** Text provided follows **
Perhaps God knows that one good story of forgiveness and acceptance should beget another. Or maybe He just knows there's no such thing as bad publicity.
According to a Friend of a Friend, who just happens to be a big-shot Hollywood producer, “Son of Man,” which I blogged about here yesterday, is not the only movie dealing with issues of spirituality and redemption at this year’s Sundance Festival. In fact, he told me yesterday he is fascinated that the majority of films he has screened this week have wrestled with issues of faith in one way or another--a trend that he hasn’t seen in years past. So I thought I would pass along this Friend of a Friend of Mine’s (seriously, if I told you who he was, you’d be impressed) recommendations of the best of Sundance, which may be coming to an art-house theater near you in the coming months.
“Forgiven”: In a modern day Greek tragedy about our country's racial and social divide, writer/director/star Paul Fitzgerald plays Peter Miles, a district attorney running for state senator. On the eve of his campaign launch, the governor pardons Ronald Bradley, a man who Peter had put on death row. When pressed by the media, Peter chooses to stick to his story that Ronald is guilty of the cop killing. However, Ronald--suddenly a free man--knows that Peter has for six years possessed information proving Ronald's innocence and chose to ignore it. Ronald decides that it’s time for a confrontation with Peter, which ends with surprising consequences.
“Stephanie Daley”: Amber Tamblyn ("Joan of Arcadia") plays a high school student who denies knowing that she was pregnant and that she killed the child after giving birth in a ski resort bathroom. Tilda Swinton ("Chronicles of Narnia") is the psychologist hired by the prosecutor to evaluate the girl and find the truth, but in the process the doctor must face her own hidden pain over a loss of her own. In the process, both women confront pain, guilt, and grief.
And if my Friend of a Friend’s recommendations aren’t good enough, check out the Journal of Religion and Film’s glowing reviews of several other faith-based movies at Sundance, including "Adam’s Apples," about a middle-aged neo-Nazi who has been assigned community service at a country church, and "Jewboy," a story about the son of a Hasidic rabbi and his spiritual journey in the wake of his father’s death.
** End of Text provided **
** Data section follows **
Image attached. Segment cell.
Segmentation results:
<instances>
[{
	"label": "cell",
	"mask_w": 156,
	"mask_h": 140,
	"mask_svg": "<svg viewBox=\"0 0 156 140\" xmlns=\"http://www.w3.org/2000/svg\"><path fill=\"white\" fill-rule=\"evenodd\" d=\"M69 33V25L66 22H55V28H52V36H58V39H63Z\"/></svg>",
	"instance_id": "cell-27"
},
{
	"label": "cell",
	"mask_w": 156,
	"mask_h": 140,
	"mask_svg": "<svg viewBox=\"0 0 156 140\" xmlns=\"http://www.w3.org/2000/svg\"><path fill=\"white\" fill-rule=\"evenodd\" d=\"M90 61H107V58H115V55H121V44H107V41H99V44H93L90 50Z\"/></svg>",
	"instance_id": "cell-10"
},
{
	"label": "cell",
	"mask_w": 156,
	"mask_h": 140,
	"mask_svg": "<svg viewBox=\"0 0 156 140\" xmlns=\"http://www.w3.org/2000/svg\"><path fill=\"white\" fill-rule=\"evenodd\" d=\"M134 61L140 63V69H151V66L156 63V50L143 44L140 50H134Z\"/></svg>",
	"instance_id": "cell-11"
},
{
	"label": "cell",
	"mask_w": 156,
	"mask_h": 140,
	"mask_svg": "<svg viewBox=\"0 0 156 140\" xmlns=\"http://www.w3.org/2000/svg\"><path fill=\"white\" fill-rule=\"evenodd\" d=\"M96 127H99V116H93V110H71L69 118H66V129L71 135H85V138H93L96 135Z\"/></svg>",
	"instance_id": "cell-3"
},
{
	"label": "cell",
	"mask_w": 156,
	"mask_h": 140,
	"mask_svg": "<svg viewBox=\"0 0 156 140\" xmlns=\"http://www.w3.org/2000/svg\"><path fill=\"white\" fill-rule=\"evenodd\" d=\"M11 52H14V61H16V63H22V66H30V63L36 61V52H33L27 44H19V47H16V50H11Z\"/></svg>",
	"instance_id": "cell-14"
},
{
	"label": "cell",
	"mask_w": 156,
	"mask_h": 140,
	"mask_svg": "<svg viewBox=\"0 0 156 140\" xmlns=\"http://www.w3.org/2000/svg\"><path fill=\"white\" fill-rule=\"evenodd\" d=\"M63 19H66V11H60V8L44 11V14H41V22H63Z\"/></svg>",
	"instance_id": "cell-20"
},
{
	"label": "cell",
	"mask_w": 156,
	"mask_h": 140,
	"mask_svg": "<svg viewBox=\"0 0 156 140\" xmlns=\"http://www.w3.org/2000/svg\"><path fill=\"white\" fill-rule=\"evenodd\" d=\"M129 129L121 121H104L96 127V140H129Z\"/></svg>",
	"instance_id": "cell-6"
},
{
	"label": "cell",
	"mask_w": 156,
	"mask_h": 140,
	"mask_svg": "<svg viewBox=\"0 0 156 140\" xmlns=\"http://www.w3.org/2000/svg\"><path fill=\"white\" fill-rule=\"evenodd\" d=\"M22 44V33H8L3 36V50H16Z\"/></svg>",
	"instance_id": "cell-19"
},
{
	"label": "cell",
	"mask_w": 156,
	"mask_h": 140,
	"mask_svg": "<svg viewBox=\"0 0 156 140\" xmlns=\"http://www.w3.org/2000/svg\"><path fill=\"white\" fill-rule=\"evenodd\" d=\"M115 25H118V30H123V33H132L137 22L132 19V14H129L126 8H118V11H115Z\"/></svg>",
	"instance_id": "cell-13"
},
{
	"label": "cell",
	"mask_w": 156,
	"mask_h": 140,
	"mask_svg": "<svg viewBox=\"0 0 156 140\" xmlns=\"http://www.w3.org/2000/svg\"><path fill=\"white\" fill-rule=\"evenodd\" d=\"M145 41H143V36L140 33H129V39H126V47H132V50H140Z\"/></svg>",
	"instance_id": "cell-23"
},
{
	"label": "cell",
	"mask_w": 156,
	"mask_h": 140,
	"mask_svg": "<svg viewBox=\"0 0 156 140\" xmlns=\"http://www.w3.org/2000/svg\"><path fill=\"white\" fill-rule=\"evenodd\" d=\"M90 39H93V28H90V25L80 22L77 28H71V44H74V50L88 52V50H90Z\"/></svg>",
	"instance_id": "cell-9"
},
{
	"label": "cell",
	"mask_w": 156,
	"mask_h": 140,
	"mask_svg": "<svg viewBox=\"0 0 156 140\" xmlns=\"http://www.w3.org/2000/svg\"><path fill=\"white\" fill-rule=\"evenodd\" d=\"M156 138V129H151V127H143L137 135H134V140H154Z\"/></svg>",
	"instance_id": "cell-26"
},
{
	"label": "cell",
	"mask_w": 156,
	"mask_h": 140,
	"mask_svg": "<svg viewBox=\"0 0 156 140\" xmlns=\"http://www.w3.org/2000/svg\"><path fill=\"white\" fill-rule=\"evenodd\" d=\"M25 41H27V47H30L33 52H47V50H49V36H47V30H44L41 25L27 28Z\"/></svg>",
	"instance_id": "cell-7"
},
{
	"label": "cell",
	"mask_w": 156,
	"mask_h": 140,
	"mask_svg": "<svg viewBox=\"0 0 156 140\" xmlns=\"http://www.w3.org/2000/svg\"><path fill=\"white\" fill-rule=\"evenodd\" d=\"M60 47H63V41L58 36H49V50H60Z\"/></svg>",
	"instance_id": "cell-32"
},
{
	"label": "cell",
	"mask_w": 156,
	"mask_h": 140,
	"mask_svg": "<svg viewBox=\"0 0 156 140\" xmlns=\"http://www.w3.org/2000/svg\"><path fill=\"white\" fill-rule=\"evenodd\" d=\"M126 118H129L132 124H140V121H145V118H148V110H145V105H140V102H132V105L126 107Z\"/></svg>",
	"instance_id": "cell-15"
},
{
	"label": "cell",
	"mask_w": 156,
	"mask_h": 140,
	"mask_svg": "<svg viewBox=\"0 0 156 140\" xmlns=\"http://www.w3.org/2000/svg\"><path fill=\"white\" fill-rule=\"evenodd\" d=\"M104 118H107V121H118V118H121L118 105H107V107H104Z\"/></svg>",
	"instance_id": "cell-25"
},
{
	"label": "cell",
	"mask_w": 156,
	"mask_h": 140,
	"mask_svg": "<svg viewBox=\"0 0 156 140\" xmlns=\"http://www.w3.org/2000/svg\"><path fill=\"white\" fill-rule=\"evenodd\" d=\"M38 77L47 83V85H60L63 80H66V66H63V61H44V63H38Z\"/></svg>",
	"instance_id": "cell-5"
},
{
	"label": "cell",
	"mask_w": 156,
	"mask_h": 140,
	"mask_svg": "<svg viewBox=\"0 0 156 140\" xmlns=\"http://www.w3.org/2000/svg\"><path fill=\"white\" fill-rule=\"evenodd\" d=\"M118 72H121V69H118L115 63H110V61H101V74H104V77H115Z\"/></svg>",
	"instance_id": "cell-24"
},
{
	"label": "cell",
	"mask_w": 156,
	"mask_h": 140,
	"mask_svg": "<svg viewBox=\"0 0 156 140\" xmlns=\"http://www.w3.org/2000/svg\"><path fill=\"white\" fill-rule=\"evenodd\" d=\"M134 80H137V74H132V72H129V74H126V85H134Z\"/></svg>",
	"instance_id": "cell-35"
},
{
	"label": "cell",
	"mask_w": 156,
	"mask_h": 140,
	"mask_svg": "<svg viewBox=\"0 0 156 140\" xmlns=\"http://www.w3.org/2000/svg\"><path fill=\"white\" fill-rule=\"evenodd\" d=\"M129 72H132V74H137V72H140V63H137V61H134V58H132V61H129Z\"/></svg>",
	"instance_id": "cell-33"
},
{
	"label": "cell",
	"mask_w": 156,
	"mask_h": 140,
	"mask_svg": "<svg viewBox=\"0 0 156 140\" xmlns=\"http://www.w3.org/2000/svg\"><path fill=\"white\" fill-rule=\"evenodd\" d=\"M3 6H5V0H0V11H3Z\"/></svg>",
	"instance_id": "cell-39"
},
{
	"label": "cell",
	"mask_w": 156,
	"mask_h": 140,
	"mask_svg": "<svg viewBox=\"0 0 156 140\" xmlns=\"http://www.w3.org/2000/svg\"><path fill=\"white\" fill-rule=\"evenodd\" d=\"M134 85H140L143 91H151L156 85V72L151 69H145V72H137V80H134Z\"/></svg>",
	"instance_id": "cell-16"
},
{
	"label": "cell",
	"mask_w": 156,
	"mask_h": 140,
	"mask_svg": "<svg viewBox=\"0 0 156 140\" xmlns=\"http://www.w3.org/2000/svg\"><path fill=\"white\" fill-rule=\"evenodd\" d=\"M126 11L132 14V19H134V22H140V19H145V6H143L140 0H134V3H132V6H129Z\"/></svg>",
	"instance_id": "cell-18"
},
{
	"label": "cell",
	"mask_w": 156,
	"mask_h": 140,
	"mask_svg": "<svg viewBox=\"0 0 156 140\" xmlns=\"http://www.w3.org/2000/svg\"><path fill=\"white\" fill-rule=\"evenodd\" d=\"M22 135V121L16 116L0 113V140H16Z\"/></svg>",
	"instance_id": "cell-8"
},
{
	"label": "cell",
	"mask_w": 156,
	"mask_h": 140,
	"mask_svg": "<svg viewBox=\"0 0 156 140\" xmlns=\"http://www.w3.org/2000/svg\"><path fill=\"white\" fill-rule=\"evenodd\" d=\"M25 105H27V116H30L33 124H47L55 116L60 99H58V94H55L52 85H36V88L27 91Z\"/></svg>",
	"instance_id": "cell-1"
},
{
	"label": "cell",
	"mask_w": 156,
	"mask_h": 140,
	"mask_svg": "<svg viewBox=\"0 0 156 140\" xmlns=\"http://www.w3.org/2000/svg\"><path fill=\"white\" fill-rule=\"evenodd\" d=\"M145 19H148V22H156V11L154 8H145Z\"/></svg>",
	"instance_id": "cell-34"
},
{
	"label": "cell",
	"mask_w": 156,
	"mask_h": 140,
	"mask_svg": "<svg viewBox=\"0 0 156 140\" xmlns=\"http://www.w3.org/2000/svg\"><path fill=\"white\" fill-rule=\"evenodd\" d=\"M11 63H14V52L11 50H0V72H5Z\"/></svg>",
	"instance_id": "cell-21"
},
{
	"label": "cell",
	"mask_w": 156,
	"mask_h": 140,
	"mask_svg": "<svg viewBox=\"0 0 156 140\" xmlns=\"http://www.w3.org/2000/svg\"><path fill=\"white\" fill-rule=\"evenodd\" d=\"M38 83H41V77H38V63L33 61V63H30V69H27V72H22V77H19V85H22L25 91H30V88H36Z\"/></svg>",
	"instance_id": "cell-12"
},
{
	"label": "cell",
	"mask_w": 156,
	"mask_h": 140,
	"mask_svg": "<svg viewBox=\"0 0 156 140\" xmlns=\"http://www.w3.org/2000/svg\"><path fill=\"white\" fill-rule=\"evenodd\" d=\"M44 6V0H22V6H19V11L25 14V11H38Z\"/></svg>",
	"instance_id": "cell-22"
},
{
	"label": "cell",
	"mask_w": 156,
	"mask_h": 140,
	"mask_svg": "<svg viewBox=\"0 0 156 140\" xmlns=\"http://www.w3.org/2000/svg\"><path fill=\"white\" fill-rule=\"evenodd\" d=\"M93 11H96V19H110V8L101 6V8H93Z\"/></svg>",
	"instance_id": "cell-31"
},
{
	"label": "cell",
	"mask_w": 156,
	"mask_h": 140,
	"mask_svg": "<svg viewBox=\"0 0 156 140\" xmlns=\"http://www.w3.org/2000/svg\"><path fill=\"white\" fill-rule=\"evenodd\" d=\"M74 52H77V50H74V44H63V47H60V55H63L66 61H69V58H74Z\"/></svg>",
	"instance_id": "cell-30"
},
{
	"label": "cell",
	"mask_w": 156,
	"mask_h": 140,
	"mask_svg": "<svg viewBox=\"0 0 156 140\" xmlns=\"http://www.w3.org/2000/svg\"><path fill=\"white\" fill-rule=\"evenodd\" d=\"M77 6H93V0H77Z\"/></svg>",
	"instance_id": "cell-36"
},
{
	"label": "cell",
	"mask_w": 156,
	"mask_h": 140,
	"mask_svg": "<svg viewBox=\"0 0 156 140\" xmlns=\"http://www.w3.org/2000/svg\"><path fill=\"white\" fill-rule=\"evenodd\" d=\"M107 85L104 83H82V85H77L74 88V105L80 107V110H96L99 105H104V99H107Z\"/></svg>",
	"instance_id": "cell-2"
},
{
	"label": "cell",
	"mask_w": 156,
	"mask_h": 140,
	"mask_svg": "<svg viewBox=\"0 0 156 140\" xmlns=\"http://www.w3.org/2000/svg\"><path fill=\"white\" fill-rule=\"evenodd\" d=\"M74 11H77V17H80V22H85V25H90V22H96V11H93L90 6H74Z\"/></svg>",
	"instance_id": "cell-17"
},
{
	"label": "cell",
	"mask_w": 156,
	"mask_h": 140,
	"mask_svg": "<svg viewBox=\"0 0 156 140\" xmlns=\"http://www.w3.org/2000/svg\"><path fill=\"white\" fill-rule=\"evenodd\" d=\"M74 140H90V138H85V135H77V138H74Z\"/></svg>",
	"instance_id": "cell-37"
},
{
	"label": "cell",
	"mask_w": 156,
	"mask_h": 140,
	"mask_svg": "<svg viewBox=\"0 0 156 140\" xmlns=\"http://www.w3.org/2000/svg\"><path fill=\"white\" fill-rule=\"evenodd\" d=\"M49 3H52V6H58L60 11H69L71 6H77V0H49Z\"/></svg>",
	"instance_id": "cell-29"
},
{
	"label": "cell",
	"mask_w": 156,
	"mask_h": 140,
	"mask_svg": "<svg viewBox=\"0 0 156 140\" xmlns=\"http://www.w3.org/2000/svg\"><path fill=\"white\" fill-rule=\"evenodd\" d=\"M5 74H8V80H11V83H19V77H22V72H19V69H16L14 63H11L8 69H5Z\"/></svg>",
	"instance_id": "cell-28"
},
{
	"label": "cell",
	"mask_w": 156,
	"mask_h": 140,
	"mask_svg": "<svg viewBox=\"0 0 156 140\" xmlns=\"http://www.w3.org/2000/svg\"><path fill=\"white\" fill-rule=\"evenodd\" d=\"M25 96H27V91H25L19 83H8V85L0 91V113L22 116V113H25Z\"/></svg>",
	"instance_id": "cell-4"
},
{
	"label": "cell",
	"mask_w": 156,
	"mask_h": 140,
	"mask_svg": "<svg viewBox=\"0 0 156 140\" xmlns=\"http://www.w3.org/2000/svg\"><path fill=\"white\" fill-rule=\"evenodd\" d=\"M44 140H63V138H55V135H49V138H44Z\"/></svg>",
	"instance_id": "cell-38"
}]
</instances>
** End of Data section **
▶ [Instructions]
[1] Name every film at this year's Sundance Festival that the blog post about Sundance mentions.
[2] Answer from the blog post about Sundance:
(a) What office is Peter Miles running for in "Forgiven"?
(b) Where does the high school student in "Stephanie Daley" give birth?
(c) In "Adam's Apples," where has the neo-Nazi been assigned community service?
[3] Print everything in the blog post about Sundance from "According to a" down to "the coming months.".

▶ [Answers to the exercises]
[1]
"Son of Man"
"Forgiven"
"Stephanie Daley"
"Adam's Apples"
"Jewboy"

[2]
(a) State senator.
(b) In a ski resort bathroom.
(c) At a country church.

[3]
According to a Friend of a Friend, who just happens to be a big-shot Hollywood producer, “Son of Man,” which I blogged about here yesterday, is not the only movie dealing with issues of spirituality and redemption at this year’s Sundance Festival. In fact, he told me yesterday he is fascinated that the majority of films he has screened this week have wrestled with issues of faith in one way or another--a trend that he hasn’t seen in years past. So I thought I would pass along this Friend of a Friend of Mine’s (seriously, if I told you who he was, you’d be impressed) recommendations of the best of Sundance, which may be coming to an art-house theater near you in the coming months.